* Begin Data for processing *

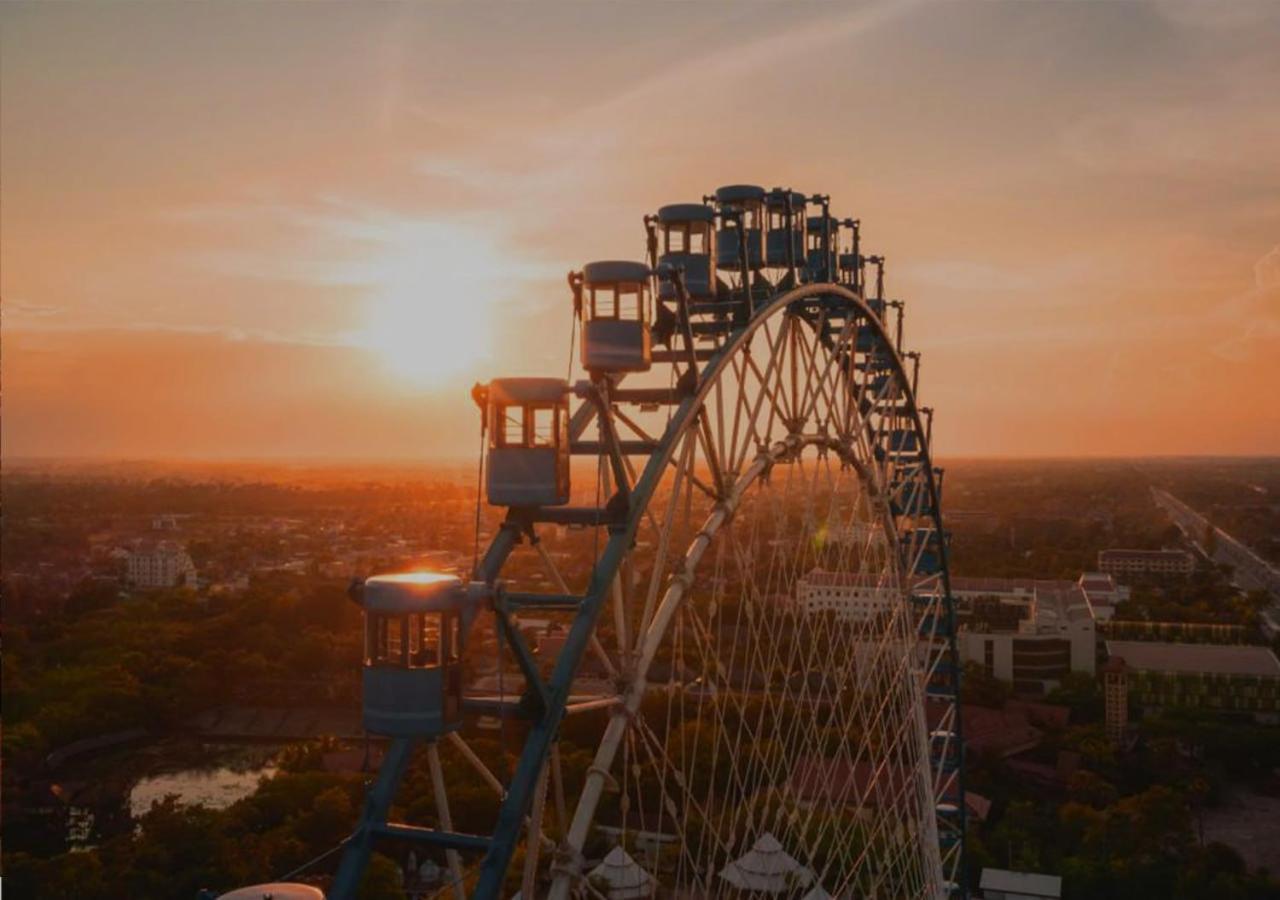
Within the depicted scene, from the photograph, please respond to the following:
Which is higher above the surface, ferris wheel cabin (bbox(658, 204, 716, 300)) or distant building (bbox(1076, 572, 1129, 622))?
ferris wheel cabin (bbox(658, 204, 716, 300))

* End Data for processing *
* Begin Data for processing *

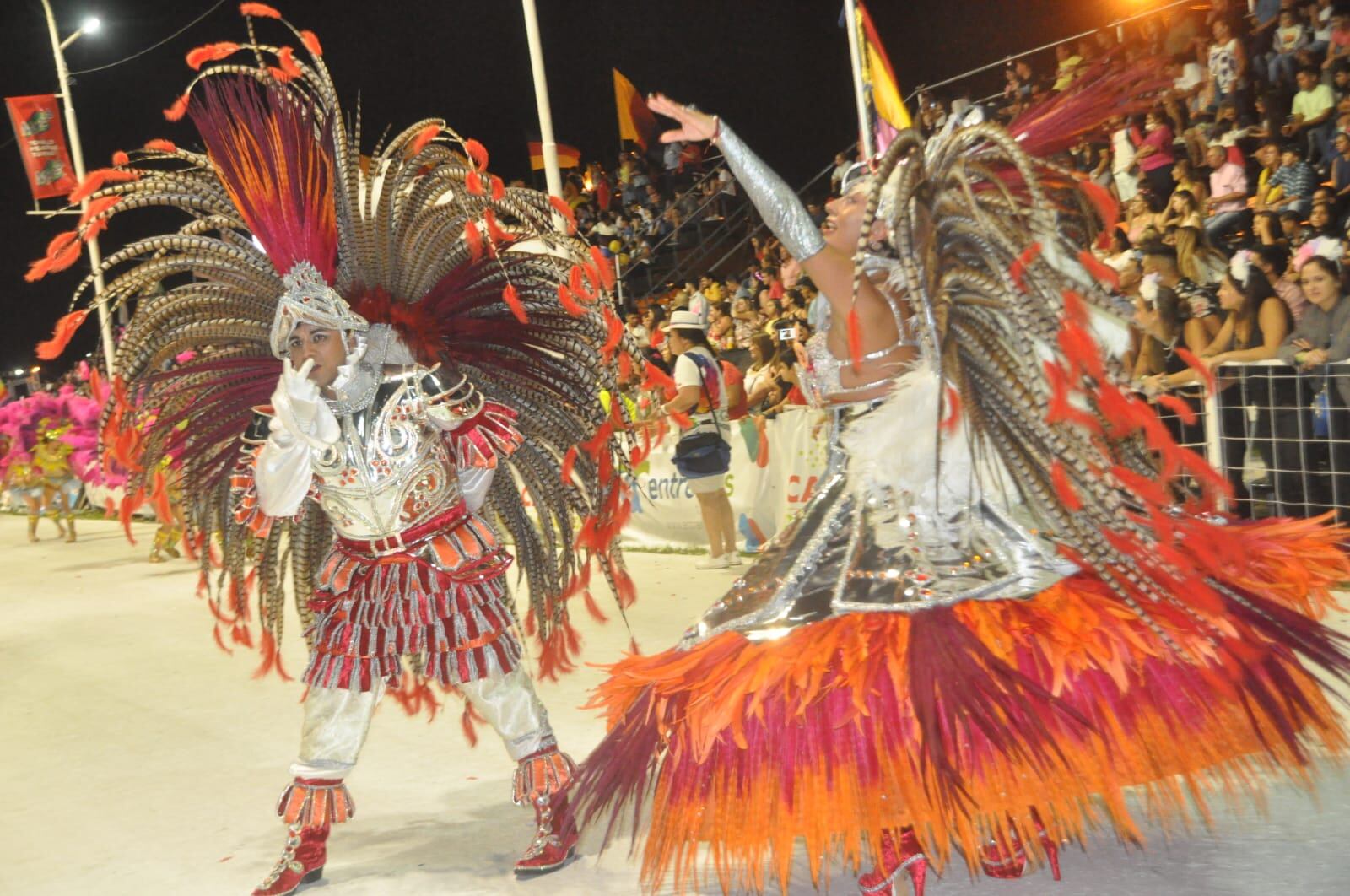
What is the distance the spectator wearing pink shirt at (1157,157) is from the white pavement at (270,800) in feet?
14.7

* End Data for processing *
* Begin Data for processing *

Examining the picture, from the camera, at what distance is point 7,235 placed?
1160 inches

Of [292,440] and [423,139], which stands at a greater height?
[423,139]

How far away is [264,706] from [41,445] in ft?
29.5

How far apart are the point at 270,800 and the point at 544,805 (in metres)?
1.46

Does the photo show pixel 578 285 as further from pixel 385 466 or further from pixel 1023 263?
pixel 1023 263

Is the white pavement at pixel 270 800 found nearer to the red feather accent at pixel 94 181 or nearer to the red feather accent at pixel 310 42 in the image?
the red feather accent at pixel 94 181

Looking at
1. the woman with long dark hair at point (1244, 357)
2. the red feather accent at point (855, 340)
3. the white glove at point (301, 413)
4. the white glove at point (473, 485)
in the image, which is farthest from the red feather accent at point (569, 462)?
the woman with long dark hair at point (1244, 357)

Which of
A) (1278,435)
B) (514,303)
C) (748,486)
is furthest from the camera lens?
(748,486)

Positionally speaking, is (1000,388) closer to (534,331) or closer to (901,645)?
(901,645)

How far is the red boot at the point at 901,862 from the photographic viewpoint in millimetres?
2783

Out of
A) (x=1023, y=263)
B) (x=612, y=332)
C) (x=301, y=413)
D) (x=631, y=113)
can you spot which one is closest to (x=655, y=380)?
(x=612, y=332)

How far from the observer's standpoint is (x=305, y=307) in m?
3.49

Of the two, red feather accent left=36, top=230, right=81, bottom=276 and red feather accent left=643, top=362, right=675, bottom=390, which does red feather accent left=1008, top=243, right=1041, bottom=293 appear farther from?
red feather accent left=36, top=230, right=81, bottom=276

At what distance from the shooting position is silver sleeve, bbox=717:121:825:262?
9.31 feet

* End Data for processing *

Written exercise: Pick out every line in the records above that contains the string "hair", treating uppercase and lowercase as different.

The response:
1. the woman with long dark hair at point (1244, 357)
the woman with long dark hair at point (1244, 357)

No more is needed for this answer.